:: Aim of the task ::
In this exercise, return only the lines that run from the line with "Which option among" to the end of the entries below, both included. Pictures are not copied.

:: Material supplied ::
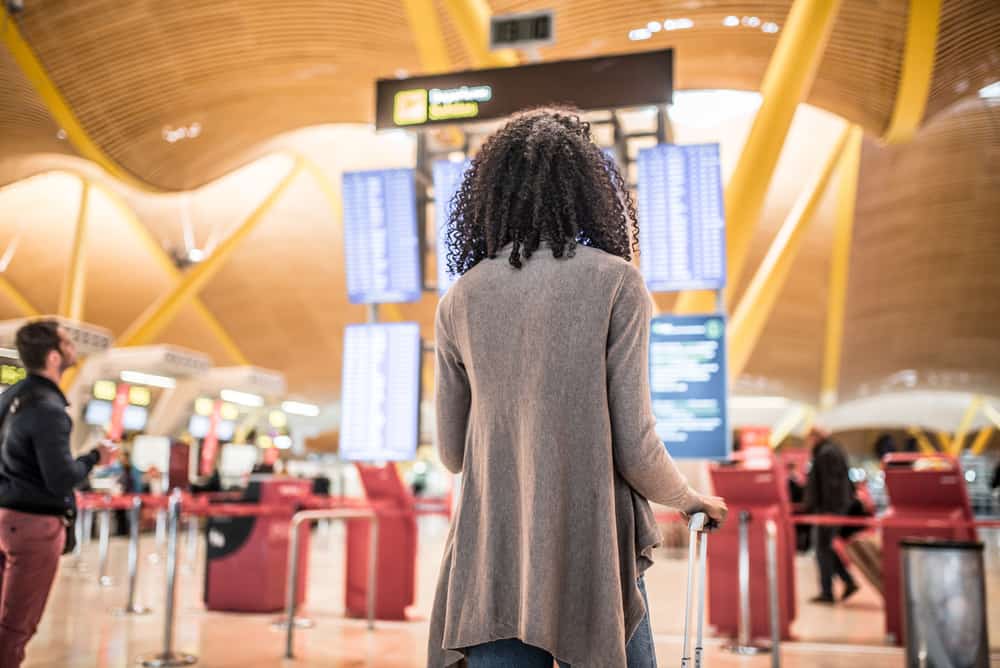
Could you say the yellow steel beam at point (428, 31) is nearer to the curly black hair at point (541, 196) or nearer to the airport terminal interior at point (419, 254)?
the airport terminal interior at point (419, 254)

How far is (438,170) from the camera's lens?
23.1ft

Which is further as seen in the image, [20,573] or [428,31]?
[428,31]

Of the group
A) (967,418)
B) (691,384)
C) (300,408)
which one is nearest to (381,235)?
(691,384)

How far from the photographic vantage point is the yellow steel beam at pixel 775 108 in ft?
30.3

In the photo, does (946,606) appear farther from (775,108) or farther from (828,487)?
(775,108)

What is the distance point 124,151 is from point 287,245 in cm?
1963

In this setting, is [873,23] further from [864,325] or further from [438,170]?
[864,325]

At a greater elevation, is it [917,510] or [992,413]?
[992,413]

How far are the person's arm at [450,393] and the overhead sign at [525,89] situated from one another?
5.21m

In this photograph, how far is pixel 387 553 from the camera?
843cm

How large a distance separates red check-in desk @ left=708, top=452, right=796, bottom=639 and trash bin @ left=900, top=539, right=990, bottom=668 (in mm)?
1551

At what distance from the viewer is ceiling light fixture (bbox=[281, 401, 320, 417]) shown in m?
33.2

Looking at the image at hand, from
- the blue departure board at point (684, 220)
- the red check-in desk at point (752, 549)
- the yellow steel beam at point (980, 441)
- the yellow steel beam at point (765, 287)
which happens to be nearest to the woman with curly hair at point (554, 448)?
the blue departure board at point (684, 220)

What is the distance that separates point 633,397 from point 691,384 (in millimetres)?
4882
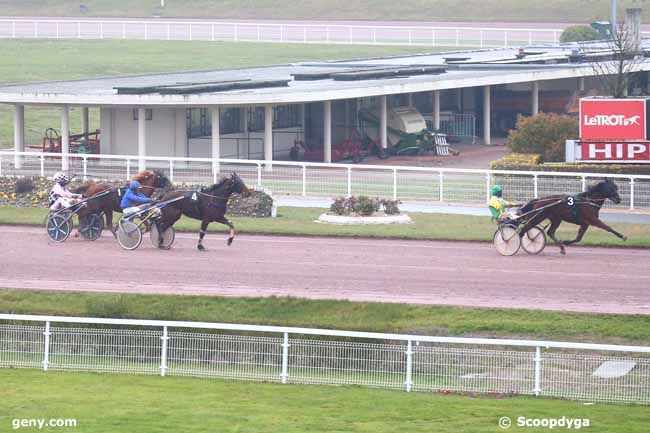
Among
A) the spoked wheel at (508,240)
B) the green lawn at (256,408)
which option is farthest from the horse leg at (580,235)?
the green lawn at (256,408)

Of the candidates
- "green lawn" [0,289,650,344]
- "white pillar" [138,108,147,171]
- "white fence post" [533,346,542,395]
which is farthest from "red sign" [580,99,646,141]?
"white fence post" [533,346,542,395]

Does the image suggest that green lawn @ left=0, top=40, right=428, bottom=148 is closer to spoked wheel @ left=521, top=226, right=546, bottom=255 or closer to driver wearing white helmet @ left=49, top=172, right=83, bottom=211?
driver wearing white helmet @ left=49, top=172, right=83, bottom=211

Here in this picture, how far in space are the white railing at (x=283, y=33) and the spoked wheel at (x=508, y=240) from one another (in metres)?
50.1

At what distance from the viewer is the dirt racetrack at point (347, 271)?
66.1ft

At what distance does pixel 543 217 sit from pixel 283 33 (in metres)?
56.1

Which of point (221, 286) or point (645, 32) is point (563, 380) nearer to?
point (221, 286)

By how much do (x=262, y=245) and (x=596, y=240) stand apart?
6066mm

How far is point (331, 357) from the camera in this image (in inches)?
626

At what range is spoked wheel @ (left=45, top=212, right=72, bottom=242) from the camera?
24938mm

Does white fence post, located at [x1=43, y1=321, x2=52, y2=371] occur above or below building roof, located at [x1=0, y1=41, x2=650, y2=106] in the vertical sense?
below

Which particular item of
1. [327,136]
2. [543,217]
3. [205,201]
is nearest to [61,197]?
[205,201]

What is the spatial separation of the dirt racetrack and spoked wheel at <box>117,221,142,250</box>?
0.19 meters

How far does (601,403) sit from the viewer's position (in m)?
14.6

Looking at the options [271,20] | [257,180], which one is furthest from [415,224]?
[271,20]
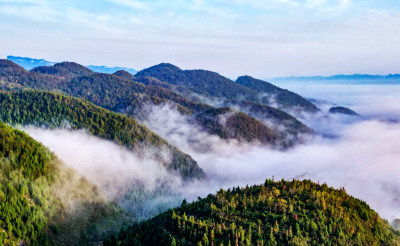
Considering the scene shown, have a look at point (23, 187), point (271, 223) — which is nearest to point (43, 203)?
point (23, 187)

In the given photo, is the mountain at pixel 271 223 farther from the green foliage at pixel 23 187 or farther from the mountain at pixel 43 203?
the green foliage at pixel 23 187

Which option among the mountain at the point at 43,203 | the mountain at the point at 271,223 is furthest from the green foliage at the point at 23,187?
the mountain at the point at 271,223

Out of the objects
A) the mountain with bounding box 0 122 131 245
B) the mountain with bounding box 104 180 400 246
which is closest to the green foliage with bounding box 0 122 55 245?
the mountain with bounding box 0 122 131 245

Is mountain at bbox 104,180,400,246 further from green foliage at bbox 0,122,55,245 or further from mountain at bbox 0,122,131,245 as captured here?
green foliage at bbox 0,122,55,245

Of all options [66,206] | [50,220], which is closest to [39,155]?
[66,206]

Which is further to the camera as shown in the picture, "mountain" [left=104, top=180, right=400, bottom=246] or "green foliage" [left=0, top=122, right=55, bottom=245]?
"green foliage" [left=0, top=122, right=55, bottom=245]

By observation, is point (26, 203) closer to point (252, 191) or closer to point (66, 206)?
point (66, 206)
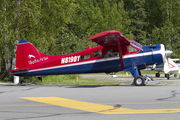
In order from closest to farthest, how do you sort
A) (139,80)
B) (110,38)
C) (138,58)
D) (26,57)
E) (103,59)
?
(110,38) < (139,80) < (138,58) < (103,59) < (26,57)

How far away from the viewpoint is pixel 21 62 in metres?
14.9

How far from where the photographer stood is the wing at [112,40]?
39.2ft

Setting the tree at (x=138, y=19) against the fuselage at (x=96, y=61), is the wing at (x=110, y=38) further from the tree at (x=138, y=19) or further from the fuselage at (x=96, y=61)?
the tree at (x=138, y=19)

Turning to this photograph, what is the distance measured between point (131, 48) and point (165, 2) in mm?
48136

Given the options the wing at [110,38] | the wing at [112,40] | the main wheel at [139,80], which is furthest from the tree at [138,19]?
the main wheel at [139,80]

:: Exercise answer ::
Which option among the mountain at the point at 43,203 | the mountain at the point at 271,223 is furthest from the green foliage at the point at 23,187?
the mountain at the point at 271,223

Out of the objects
A) the mountain with bounding box 0 122 131 245
B) the mountain with bounding box 104 180 400 246
which is closest to the green foliage with bounding box 0 122 55 245?
the mountain with bounding box 0 122 131 245

Is mountain at bbox 104,180,400,246 further from green foliage at bbox 0,122,55,245 or further from mountain at bbox 0,122,131,245 as captured here?
green foliage at bbox 0,122,55,245

Of all options [66,206] | [50,220], which is closest to [39,155]?
[66,206]

Which is further to the camera as shown in the picture, "mountain" [left=104, top=180, right=400, bottom=246] or "green foliage" [left=0, top=122, right=55, bottom=245]?
"green foliage" [left=0, top=122, right=55, bottom=245]

By observation, is point (26, 203) closer to point (252, 191) or closer to point (66, 206)?
point (66, 206)
In order from closest to farthest, how do you sort
A) (139,80)
B) (110,38)
C) (138,58)
D) (26,57)
E) (103,59)
?
(110,38) < (139,80) < (138,58) < (103,59) < (26,57)

How far away from the viewpoint is pixel 21 62 in metres?
14.9

How far from where the photographer stood is the wing at [112,40]?
39.2ft

Setting the tree at (x=138, y=19) against the fuselage at (x=96, y=61), is the wing at (x=110, y=38) further from the tree at (x=138, y=19) or further from the fuselage at (x=96, y=61)?
the tree at (x=138, y=19)

Turning to this photograph, what is the distance measured between point (131, 48) and point (165, 2) in mm?
48136

Given the options the wing at [110,38] | the wing at [112,40] | the main wheel at [139,80], which is furthest from the tree at [138,19]?
the main wheel at [139,80]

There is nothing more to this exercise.